A Glass Darkly: Questions to Discuss

  1. What elements of traditional fairy tale and folklore can you identify in Sobat’s narrative?

  2. Goodfellow Robyn is based on the folk character Robin Goodfellow who bears a close relationship to Puck and Robin Hood. He is also closely aligned with the green man figure of folklore. Part mischievous spirit trickster, part helper, Robin Goodfellow was purportedly the child of a human girl and a he-fairy who early ran away from home and in a dream was instructed to punish the mean and love the good. Robin could transform himself into any animal. As Robin Hood, he was the notorious outlaw who stole from the rich to give to the poor. As the green man, he was a fertility symbol of the green world, the returning spring and oncoming summer.
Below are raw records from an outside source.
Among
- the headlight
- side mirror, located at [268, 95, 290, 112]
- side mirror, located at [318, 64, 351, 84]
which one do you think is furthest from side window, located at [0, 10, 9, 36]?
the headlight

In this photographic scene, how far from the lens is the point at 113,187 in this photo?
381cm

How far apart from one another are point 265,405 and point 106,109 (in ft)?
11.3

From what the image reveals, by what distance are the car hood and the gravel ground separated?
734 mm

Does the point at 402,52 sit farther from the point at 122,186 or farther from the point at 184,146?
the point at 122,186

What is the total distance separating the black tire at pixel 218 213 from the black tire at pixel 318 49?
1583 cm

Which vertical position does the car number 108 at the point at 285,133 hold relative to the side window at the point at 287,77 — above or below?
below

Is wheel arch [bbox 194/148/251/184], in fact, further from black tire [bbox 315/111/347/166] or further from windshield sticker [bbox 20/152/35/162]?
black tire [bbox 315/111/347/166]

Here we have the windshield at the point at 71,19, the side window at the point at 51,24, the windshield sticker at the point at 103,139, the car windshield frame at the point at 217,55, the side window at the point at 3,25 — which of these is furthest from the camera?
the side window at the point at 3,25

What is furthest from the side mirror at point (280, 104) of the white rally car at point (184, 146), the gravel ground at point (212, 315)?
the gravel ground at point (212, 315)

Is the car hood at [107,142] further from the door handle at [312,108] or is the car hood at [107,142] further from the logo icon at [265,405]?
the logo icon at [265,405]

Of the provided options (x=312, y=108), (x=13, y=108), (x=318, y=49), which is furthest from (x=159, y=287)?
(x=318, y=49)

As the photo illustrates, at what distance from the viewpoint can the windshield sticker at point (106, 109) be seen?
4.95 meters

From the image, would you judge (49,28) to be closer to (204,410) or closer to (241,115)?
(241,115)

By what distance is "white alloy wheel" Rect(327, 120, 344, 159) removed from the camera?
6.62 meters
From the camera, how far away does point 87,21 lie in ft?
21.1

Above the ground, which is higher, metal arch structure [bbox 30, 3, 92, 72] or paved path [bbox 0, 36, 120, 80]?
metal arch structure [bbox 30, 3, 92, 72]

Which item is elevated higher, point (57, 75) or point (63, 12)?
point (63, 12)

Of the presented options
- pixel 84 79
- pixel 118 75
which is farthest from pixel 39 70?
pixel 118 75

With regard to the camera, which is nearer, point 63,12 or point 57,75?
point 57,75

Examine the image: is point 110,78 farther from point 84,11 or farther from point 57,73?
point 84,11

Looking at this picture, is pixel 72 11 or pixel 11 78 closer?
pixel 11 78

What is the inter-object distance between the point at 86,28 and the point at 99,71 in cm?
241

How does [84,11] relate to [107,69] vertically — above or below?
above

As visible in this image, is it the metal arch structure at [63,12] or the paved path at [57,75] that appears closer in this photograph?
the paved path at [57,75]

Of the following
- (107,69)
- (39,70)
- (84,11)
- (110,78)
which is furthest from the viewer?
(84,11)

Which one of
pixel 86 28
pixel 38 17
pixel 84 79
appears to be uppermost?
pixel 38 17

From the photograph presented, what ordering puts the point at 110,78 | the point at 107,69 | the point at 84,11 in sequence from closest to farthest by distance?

    How does Sobat incorporate this lore in her character Goodfellow Robyn?

  3. Although this is a fantasy, several of the characters and the conflicts echo those in our current and past centuries. Identify the parallels between the various mistreatments of the children in the novel and contemporary or historical mistreatment of children.

  4. In A Winter’s Tale the Bookewoman instructs Ingamald to “Look through the glass. Remember the twelve.” The witch interprets this riddle to mean that she is to bring along Yda, the twelve-fingered girl with mind-bending prowess, when she passes through the mirror device from Hinterlünd to Gyldden. Why? What is Yda's purpose in the other world?

  5. Bonny Blackehart and Aynd Cutthroat are based on two real pirates, Anne Bonny and Mary Read,who sailed the Caribbean from 1719-1720.
    a. In what ways do the women pirates represent real pirate life?
    b. In what ways are the women pirates representative of romantic notions of pirates and piracy?

  6. In the end, does the circle of justice work in either Gyldden or Hinterlünd? Why or why not?

  7. In A Glass Darkly Ingamald graduates from witch to sorceress. Which of her actions or feats do you feel best represents her new title?

  8. Ingamald chooses not to resort solely to magic to halt Gyldden’s abuses of children or to deliver her own Hinterlünd from the ice-grip of Morton Winter. What does this novel say about collective responsibility and culpability?

  9. Which of the final fates described in the epilogue do you think is most fitting for the sorceress Ingamald?

School Appeal

Topics and Themes English:

… Mythology and folklore
… The heroine’s quest
… Coming of age narrative
… Literature of the fantastic (speculative fiction)
… Power and corruption
… Human rights/ social justice
… Archaic or forgotten English

Topics and Themes Social Studies:

… Oppression and absolute rulers
… Medieval life and torture methods
… Power and corruption
… Human rights/ social justice
… Genocide (especially of North American Native Peoples)
… Piracy and pirates, medieval sailing ships and navigation
… Children’s rights and abuses of children in our current century and history (including workhouses, child labour, child slavery, children as drug mules, Rio de Janeiro death squads, child soldiers, children in the sex trade)
… Children’s advocacy groups (i.e. Craig Kielburger’s Free the Children)

The book is suitable for grades 9 through 12, and there are applications for the study of either English or Social Studies/ History.